Reproducibility of CVCL Model by Vong et al. (2024, Science)

Author

Jane Yang (j7yang@ucsd.edu)

Published

December 11, 2024

Introduction

AI models have demonstrated remarkable language learning capabilities, yet they fundamentally differ from human language acquisition. While AI systems utilize trillions of words during training, children learn language through exposure to merely millions of words annually. This vast disparity in learning input has prompted skepticism among researchers about drawing parallels between AI language learning and human linguistic development.

To explore the potential connections between artificial and human language learning, an innovative approach would involve training an AI model exclusively on the linguistic input received by a single child, thereby revealing the model’s learning performance under dramatically constrained data conditions. Such an experiment could provide insights into the mechanisms of language acquisition and the comparative capacities of artificial and human learning systems.

A team of researchers from New York University conducted an experiment that directly addressed this question. By training a multimodal model (CVCL, Child’s View for Contrastive Learning) using only the visual and auditory experiences captured through a headcam recording a child from six months to two years of age, they sought to understand the potential for language acquisition under severely restricted input conditions.

The study’s findings, published in Science, were remarkable. Despite having access to video recordings that represented merely 1% of the child’s waking hours, the model demonstrated the ability to learn a significant number of words and concepts.
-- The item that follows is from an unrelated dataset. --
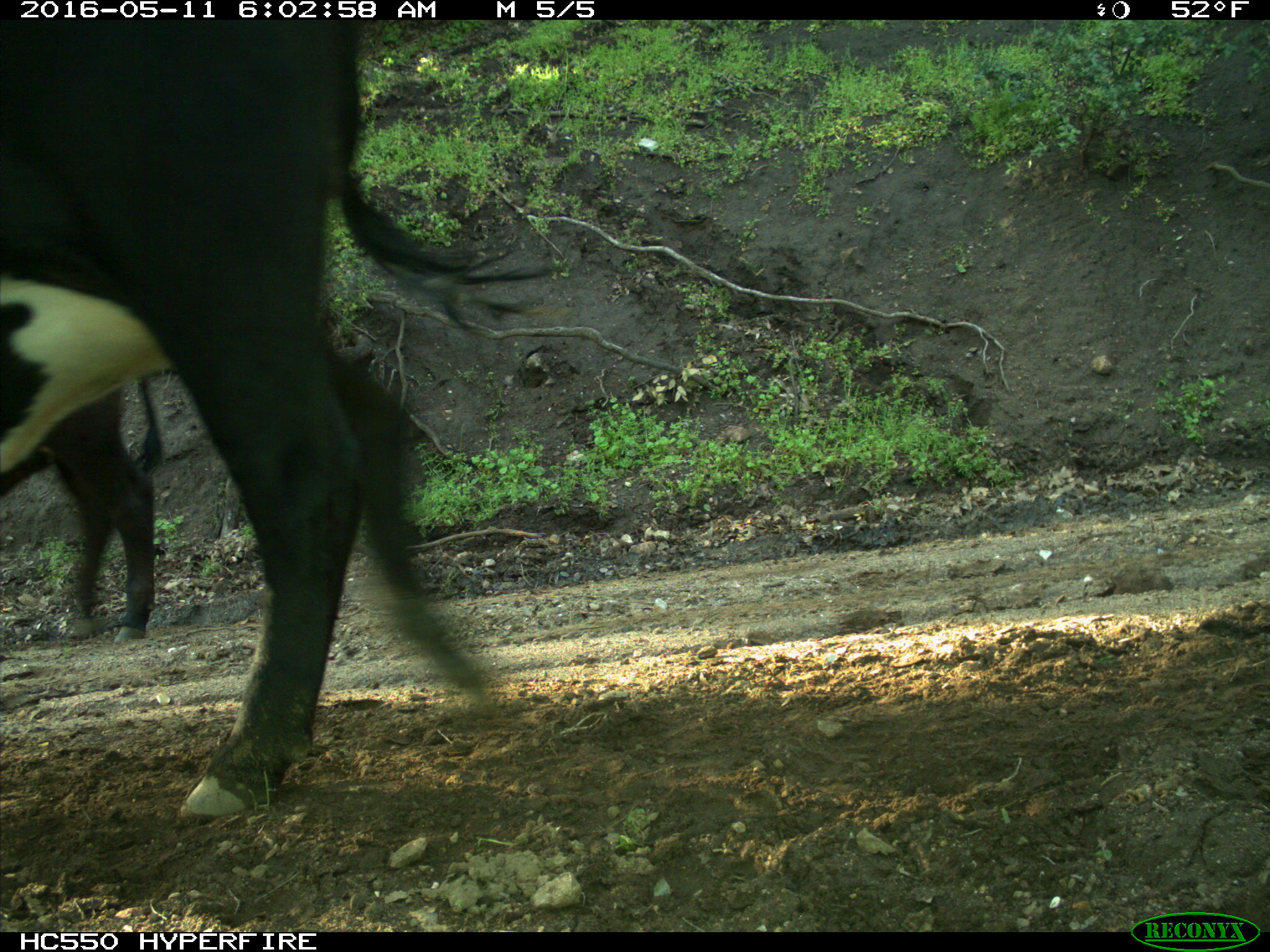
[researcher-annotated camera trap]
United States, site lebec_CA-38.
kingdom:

This result challenged existing assumptions about the massive data requirements for language learning, suggesting that even limited, contextually rich input could support meaningful linguistic and conceptual development.

Initially, my objective was to comprehensively reproduce the CVCL model, encompassing a complete process from model training to evaluation across multiple datasets. However, due to unexpected challenges and practical constraints, I pivoted to evaluating the CVCL model using the Konkle Objects Dataset. Despite my best efforts, full reproducibility of the original evaluation results was hindered by several obstacles and time constraints, which I will detail in the subsequent sections.

Link to GitHub repo: https://github.com/ucsd-psych201a/vong2024
Link to the original paper: https://www.science.org/doi/abs/10.1126/science.adi1374

Procedure

I first configured a conda environment on the server, downloading all relevant libraries and obtained the source code from Github. I created a script called ‘trial_test.py’ to test if I would be able to run the pretrained CVCL model successfully and to also check if the environment was set up properly. I was able to run the script without an issue (see Figure-environment).

environment

After making sure the environment was set up properly, I downloaded the Konkle Objects Dataset (Konkle et al., 2010) and put it over on the server. For the evalution process, the paper selected 64 object categories from the Konkle Objects Dataset to match the vocabularies in the headcam videos. I then needed to process the evaluation dataset to match the metadata used in the original paper. With the generous help from the original author of the paper, I obtained the original metadata of the evaluation dataset. I wrote a script calling the helper functions from ‘multimodal_data_module.py’ to restructure the evaluation dataset and to resize each image to be 50% of its original size, and then resized the overall image to be 224 x 224 (see figure-resize-restructure). I originally ran into issues running the helper functions from ‘multimodal_data_module.py’. I thought it was a system path configuration error at first, but later I realized it was because of a surprising discrepancy in folder structures (see figure-error1). I resolved the conflict by removing the ‘multimodal’ prefix in the import, because all the other imported scripts where from the same folder as ‘multimodal_data_module.py’.

resize-restructure error1

I downloaded the pretrained checkpoint of the CVCL model from HuggingFace. I then ran the ‘eval.py’ script to run a full evaluation on the Konkle Objects dataset. However, I could not figure out why the script wouldn’t run. It raised an error that seemed to have to do with an updated function in ‘train.py’ related to the ‘pytorch_lightning’ library. I tried updating the add_parser() function in the ‘train.py’ to match the latest version of the same function, it still did not resolve the error (see figure-error2).

error2

Summary

It has been a journey trying to reproduce the paper faithfully. Given the generous support from Wai Keen, Bria, Mike, Janna, and Khuyen, I was able to have a better understanding of the model architecture and pipeline through hands-on experience. Although I was not able to resolve all the bugs that I encountered nor having enough time to reproduce the results, this has truly been a valuable learning experience!